Es difícil determinar la influencia de la Iglesia católica en el comportamiento de la sociedad. Particularmente, tengo la impresión de que, aquí, por el hecho de tener a un arzobispo tan beligerante como Sebastián, los pasos hacia la indiferencia religiosa se han agigantado. Sebastián, aunque para muchos sea un bocazas integral como teólogo, sin embargo, ha sido un regalo para el desarrollo de la autonomía ética de los ciudadanos. Cada vez que Sebastián publica un artículo en la prensa local, hay un aumento entre cinco y diez agnósticos en la provincia. La imagen de un arzobispo intransigente y reaccionario es lo mejor que le puede suceder a una sociedad que aspira a regirse únicamente por el Código Civil y la Constitución. Por eso, suelo decir que ojalá el Opus Dei hiciera lo mismo que el obispo: en diez años acabaría descomponiéndose.
¿Hacer un libro sobre este tema no ayuda a seguir dando protagonismo
a una institución que es minoritaria y cada vez más minoritaria? ¿No
sería mejor pasar de ellos?
No. Al contrario. A la Iglesia jerárquica no hay que dejarle pasar ni una. Además, no se trata de una institución minoritaria. Su fuerza simbólica es todavía muy fuerte. Como empresa ideológica que es hay que combatirla un día sí y otro también. Combatirla y reducirla a lo que es: una empresa como otra cualquiera que comercia con la buena voluntad y la buena fe de mucha gente. Para mí, creer o no creer es inocuo. Creer o no creer en Dios no te hace ni mejor ni peor persona. Pero cuando una institución asegura dogmáticamente que si no crees en Dios no puedes ser buena persona ni demócrata, entonces entiendo que estamos ante una institución peligrosa, muy peligrosa. Y que no se puede bajar la guardia ante ella.

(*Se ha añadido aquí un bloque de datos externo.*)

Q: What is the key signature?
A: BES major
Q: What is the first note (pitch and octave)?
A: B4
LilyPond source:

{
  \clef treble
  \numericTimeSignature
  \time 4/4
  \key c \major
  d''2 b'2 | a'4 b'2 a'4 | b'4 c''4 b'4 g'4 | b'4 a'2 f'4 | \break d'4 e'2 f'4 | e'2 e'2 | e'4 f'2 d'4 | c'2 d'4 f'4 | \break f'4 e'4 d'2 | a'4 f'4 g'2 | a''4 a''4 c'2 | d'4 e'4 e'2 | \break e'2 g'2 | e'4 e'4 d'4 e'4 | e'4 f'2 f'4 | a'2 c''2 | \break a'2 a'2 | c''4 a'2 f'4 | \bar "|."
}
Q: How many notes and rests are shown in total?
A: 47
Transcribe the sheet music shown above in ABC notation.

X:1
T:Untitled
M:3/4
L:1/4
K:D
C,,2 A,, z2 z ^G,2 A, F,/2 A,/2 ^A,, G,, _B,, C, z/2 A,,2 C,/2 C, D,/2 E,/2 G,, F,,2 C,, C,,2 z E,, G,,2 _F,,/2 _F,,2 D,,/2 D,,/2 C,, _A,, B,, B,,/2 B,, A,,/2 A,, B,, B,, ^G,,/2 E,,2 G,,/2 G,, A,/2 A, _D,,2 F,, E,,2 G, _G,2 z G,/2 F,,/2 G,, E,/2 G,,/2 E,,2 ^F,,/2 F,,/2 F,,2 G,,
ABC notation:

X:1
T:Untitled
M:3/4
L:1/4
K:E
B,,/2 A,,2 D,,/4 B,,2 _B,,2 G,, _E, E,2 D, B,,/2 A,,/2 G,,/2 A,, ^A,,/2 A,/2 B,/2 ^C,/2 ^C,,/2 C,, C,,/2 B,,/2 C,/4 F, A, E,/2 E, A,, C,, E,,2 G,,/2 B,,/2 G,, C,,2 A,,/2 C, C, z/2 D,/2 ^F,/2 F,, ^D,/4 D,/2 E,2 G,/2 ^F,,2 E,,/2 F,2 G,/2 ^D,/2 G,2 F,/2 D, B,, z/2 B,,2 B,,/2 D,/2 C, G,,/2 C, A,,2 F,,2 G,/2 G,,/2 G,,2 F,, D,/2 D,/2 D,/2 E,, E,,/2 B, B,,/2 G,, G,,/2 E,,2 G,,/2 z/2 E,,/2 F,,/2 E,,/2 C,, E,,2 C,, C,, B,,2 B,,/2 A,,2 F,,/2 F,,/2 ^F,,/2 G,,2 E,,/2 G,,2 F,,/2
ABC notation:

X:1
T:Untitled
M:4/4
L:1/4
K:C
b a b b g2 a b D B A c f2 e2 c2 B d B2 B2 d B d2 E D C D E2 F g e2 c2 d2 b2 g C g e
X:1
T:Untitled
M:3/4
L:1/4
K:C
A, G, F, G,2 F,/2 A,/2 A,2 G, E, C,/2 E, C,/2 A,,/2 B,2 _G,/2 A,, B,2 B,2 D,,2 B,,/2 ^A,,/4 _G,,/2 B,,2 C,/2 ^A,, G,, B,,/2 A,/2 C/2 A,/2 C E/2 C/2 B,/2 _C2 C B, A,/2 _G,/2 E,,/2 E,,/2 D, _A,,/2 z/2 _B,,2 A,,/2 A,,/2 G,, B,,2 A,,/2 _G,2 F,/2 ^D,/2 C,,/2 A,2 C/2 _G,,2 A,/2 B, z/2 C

¿Cómo seguiste el nombramiento del nuevo Papa?, ¿No ha demostrado
la iglesia católica que es una empresa con una sección de marketing
excelente?
Sí. Pero es que a la Iglesia le quitas su liturgia, sus vestidos, sus cirios y demás cortefieles ambulantes, y se queda en bolas. Ahí mismo tienes la demostración de que le interesa muchísimo más el boato, lo exterior, la superficialidad que la verdadera esencia de las cosas. Estoy convencido de que más de un creyente, a la vista de semejantes celebraciones, propias de cortes imperiales del pasado, se habrá dado de baja en el club. Hasta Dios mismo habrá pedido a Ratzinger que le dé de baja en él.